(Beginning of GIVEN RECORDS)

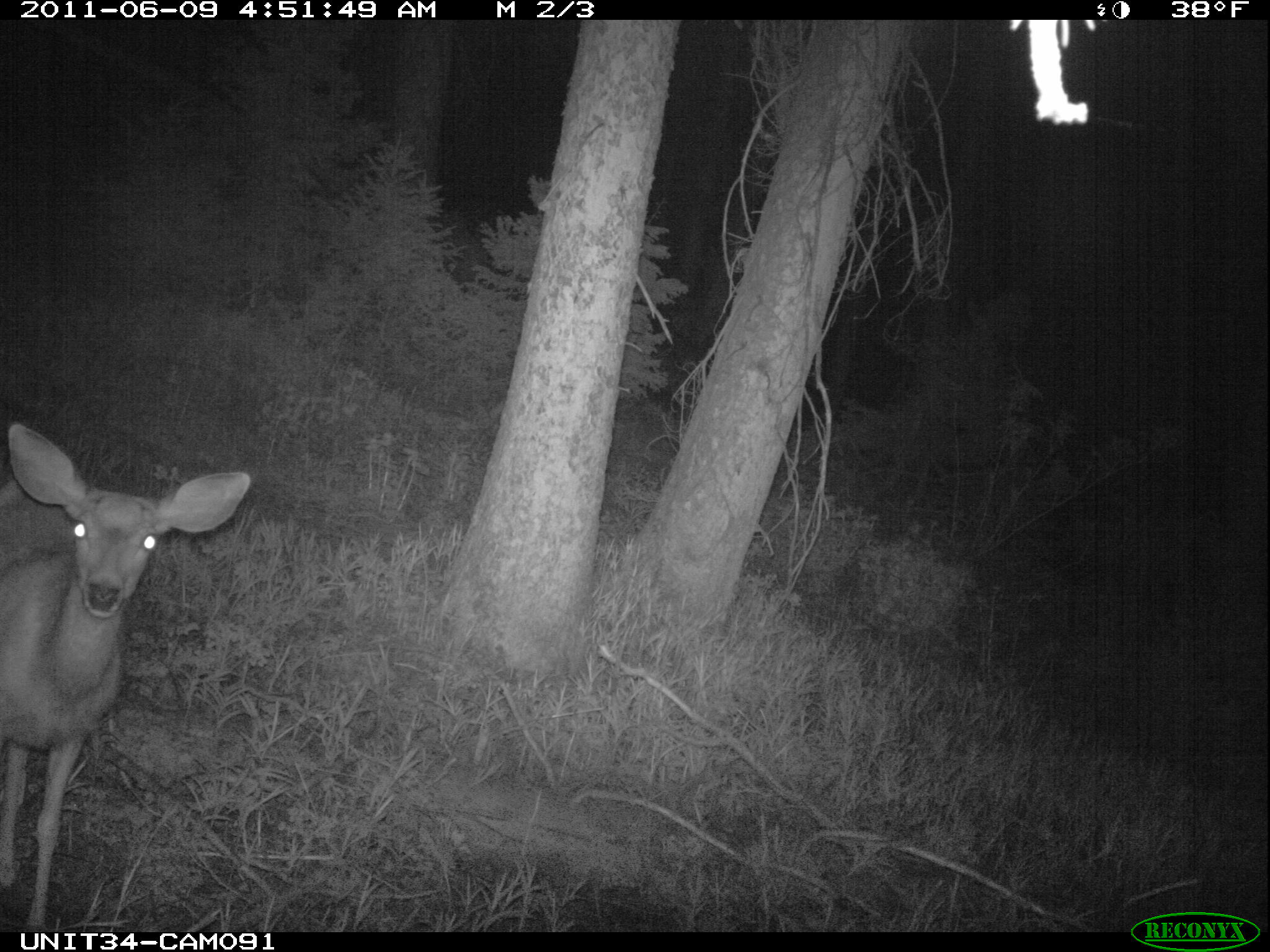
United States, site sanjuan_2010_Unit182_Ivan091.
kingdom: Animalia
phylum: Chordata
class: Mammalia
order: Artiodactyla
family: Cervidae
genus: Odocoileus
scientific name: Odocoileus hemionus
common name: mule deer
Odocoileus hemionus (mule deer).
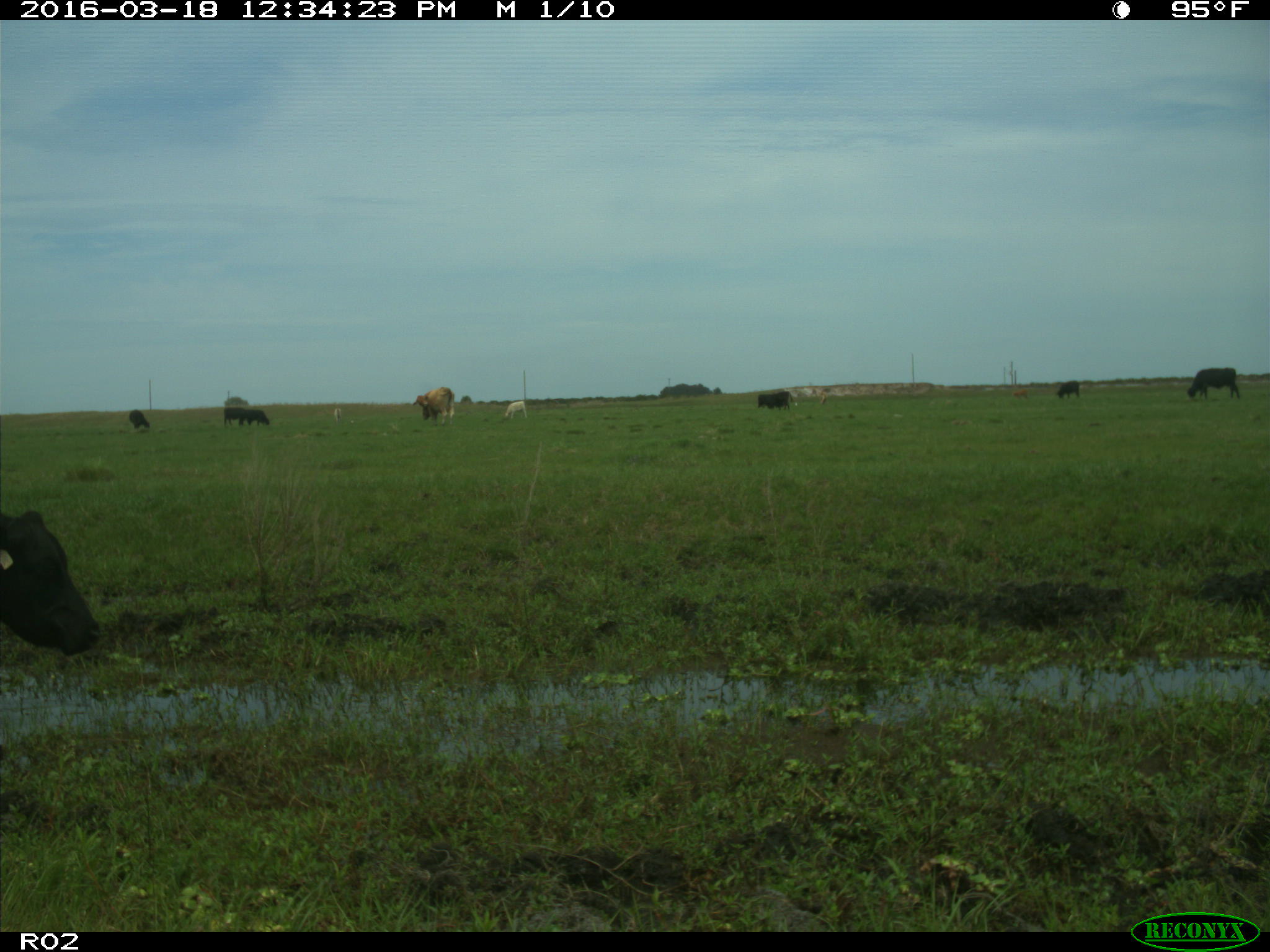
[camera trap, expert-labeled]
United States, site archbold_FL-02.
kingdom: Animalia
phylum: Chordata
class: Mammalia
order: Artiodactyla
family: Bovidae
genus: Bos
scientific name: Bos taurus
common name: domestic cow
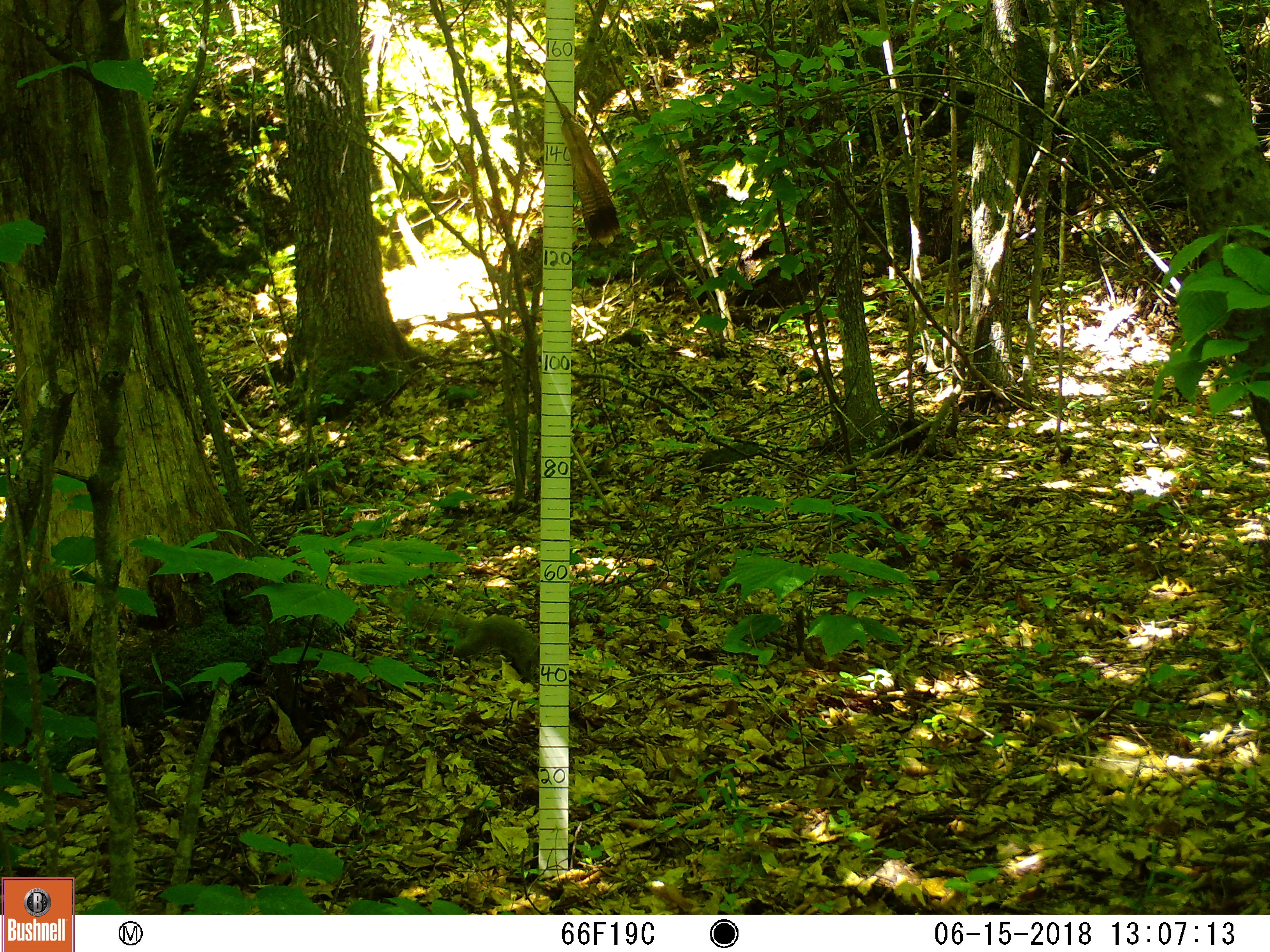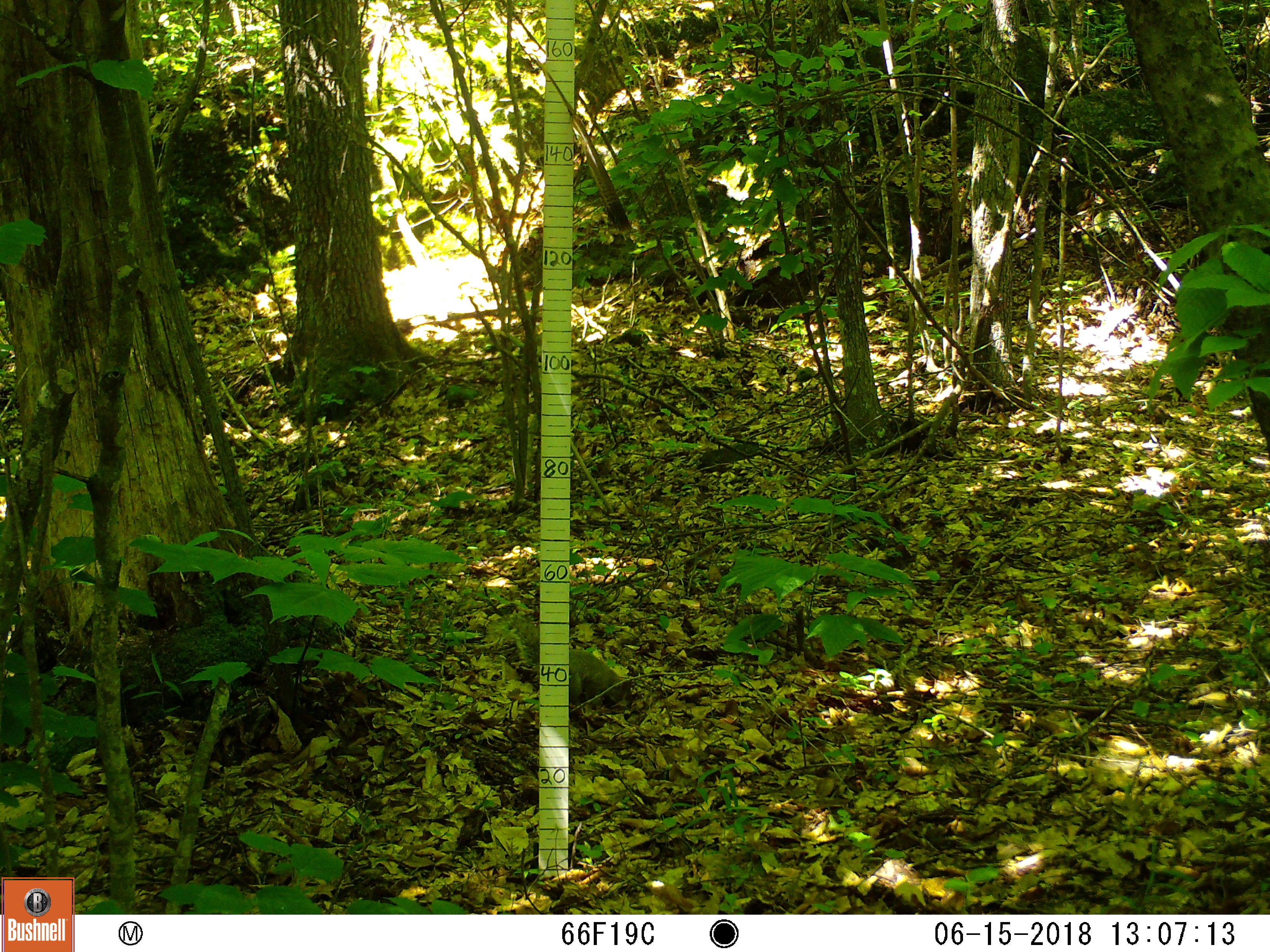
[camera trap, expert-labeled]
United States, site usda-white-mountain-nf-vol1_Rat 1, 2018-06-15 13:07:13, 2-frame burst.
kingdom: Animalia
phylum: Chordata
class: Mammalia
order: Rodentia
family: Sciuridae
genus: Sciurus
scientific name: Sciurus carolinensis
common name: gray squirrel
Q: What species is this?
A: Gray squirrel (Sciurus carolinensis).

(End of GIVEN RECORDS)

Repeat the records above exactly, leaving out the pictures.

▶ [RESULT OF THE TASK]
United States, site sanjuan_2010_Unit182_Ivan091.
kingdom: Animalia
phylum: Chordata
class: Mammalia
order: Artiodactyla
family: Cervidae
genus: Odocoileus
scientific name: Odocoileus hemionus
common name: mule deer
Odocoileus hemionus (mule deer).
[camera trap, expert-labeled]
United States, site archbold_FL-02.
kingdom: Animalia
phylum: Chordata
class: Mammalia
order: Artiodactyla
family: Bovidae
genus: Bos
scientific name: Bos taurus
common name: domestic cow
[camera trap, expert-labeled]
United States, site usda-white-mountain-nf-vol1_Rat 1, 2018-06-15 13:07:13, 2-frame burst.
kingdom: Animalia
phylum: Chordata
class: Mammalia
order: Rodentia
family: Sciuridae
genus: Sciurus
scientific name: Sciurus carolinensis
common name: gray squirrel
Q: What species is this?
A: Gray squirrel (Sciurus carolinensis).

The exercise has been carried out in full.